*** Opening of DATA RECORDS ***
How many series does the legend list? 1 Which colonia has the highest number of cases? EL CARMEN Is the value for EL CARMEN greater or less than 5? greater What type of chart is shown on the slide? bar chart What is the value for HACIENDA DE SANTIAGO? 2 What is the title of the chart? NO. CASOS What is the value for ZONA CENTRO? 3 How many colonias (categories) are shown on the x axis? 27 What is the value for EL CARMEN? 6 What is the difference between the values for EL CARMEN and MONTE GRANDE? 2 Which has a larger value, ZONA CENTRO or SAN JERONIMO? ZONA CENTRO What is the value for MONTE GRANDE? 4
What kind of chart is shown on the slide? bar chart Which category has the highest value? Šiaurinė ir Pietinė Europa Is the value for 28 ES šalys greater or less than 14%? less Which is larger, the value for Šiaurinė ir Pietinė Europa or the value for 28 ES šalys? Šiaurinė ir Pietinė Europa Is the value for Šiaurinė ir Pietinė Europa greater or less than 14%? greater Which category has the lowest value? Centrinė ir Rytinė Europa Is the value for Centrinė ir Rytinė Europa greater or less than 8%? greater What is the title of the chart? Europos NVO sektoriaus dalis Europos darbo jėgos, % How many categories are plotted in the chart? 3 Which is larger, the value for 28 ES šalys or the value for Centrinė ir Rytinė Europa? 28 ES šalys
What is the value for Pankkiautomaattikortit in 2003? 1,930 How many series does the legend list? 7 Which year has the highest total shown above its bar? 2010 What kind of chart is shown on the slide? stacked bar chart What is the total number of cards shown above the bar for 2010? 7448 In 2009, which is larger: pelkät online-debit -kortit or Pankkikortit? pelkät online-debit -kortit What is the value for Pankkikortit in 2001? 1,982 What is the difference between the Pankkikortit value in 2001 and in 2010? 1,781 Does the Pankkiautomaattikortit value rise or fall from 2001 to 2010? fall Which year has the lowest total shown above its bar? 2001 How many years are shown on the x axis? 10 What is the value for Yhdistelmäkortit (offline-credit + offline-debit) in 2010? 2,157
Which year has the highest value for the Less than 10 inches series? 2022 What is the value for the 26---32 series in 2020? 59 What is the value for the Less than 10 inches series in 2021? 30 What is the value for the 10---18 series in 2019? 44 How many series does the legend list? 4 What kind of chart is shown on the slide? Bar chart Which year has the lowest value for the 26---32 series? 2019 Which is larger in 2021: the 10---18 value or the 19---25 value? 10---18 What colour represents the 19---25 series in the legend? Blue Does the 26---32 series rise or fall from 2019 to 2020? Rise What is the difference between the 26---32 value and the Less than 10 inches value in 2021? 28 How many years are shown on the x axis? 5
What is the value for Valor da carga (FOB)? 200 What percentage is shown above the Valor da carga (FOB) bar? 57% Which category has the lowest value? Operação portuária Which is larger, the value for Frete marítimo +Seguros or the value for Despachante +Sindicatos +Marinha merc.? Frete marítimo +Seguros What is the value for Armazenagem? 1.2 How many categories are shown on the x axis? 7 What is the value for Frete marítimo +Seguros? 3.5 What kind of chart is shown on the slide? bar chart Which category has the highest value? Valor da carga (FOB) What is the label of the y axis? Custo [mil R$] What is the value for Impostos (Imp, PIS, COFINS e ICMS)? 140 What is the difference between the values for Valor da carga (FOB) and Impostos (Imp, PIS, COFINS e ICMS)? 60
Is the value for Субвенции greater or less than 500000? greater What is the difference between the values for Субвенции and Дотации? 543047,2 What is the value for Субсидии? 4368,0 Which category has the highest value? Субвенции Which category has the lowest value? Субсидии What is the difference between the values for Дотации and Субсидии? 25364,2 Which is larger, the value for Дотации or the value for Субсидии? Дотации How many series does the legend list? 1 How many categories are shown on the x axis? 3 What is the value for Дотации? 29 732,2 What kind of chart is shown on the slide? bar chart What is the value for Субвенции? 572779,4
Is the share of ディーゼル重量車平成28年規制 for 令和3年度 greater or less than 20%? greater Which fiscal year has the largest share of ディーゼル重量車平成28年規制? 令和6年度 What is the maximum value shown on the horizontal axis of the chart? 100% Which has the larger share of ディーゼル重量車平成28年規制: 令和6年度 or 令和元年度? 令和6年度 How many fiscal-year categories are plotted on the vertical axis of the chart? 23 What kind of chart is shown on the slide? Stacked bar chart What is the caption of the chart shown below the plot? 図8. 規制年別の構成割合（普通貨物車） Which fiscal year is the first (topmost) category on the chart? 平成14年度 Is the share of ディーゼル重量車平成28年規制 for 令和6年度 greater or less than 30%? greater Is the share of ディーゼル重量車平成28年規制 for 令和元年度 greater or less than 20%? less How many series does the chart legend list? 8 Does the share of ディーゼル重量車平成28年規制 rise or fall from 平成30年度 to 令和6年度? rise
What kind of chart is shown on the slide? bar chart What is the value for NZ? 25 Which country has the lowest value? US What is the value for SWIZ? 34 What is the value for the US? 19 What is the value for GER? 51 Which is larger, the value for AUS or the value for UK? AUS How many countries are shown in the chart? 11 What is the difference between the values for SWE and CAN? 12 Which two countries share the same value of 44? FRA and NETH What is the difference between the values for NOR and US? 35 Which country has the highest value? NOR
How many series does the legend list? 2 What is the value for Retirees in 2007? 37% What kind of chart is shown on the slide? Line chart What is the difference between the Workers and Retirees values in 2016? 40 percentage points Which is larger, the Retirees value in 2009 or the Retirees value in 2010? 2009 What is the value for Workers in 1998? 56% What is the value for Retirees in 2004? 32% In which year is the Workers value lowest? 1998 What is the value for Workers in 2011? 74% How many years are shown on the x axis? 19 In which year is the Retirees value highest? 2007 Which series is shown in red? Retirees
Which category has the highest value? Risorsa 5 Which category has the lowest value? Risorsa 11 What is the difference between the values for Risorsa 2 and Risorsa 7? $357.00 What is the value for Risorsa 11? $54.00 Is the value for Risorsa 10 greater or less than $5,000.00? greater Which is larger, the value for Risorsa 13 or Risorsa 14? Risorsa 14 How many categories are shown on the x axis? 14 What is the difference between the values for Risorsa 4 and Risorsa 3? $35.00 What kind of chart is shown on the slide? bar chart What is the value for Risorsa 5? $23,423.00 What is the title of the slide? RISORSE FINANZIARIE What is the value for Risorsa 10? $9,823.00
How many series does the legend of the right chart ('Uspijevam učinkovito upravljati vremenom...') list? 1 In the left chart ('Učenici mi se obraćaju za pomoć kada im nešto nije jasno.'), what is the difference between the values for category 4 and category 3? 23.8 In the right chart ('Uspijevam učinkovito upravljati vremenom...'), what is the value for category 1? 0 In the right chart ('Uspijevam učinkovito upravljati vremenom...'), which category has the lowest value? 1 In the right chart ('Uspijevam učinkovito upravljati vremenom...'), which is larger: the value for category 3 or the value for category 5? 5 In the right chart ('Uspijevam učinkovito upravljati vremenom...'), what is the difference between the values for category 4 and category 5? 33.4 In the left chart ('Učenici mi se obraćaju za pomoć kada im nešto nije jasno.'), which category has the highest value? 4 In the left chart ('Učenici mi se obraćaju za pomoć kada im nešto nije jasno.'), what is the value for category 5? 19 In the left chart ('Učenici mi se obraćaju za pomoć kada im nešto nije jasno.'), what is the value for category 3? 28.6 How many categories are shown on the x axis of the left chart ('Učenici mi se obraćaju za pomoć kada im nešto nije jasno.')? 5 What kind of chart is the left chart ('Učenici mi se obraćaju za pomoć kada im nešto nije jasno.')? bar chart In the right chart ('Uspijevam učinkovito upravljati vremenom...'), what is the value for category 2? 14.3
*** Close of DATA RECORDS ***
▸ **DESCRIPTION OF THE TASK**: Reproduce word for word the part of the entries that opens with the first line and closes with the line containing "What is the value for Pankkiautomaattikortit", including both of those lines.

▸ **FINISHED EXERCISE**:
How many series does the legend list? 1 Which colonia has the highest number of cases? EL CARMEN Is the value for EL CARMEN greater or less than 5? greater What type of chart is shown on the slide? bar chart What is the value for HACIENDA DE SANTIAGO? 2 What is the title of the chart? NO. CASOS What is the value for ZONA CENTRO? 3 How many colonias (categories) are shown on the x axis? 27 What is the value for EL CARMEN? 6 What is the difference between the values for EL CARMEN and MONTE GRANDE? 2 Which has a larger value, ZONA CENTRO or SAN JERONIMO? ZONA CENTRO What is the value for MONTE GRANDE? 4
What kind of chart is shown on the slide? bar chart Which category has the highest value? Šiaurinė ir Pietinė Europa Is the value for 28 ES šalys greater or less than 14%? less Which is larger, the value for Šiaurinė ir Pietinė Europa or the value for 28 ES šalys? Šiaurinė ir Pietinė Europa Is the value for Šiaurinė ir Pietinė Europa greater or less than 14%? greater Which category has the lowest value? Centrinė ir Rytinė Europa Is the value for Centrinė ir Rytinė Europa greater or less than 8%? greater What is the title of the chart? Europos NVO sektoriaus dalis Europos darbo jėgos, % How many categories are plotted in the chart? 3 Which is larger, the value for 28 ES šalys or the value for Centrinė ir Rytinė Europa? 28 ES šalys
What is the value for Pankkiautomaattikortit in 2003? 1,930 How many series does the legend list? 7 Which year has the highest total shown above its bar? 2010 What kind of chart is shown on the slide? stacked bar chart What is the total number of cards shown above the bar for 2010? 7448 In 2009, which is larger: pelkät online-debit -kortit or Pankkikortit? pelkät online-debit -kortit What is the value for Pankkikortit in 2001? 1,982 What is the difference between the Pankkikortit value in 2001 and in 2010? 1,781 Does the Pankkiautomaattikortit value rise or fall from 2001 to 2010? fall Which year has the lowest total shown above its bar? 2001 How many years are shown on the x axis? 10 What is the value for Yhdistelmäkortit (offline-credit + offline-debit) in 2010? 2,157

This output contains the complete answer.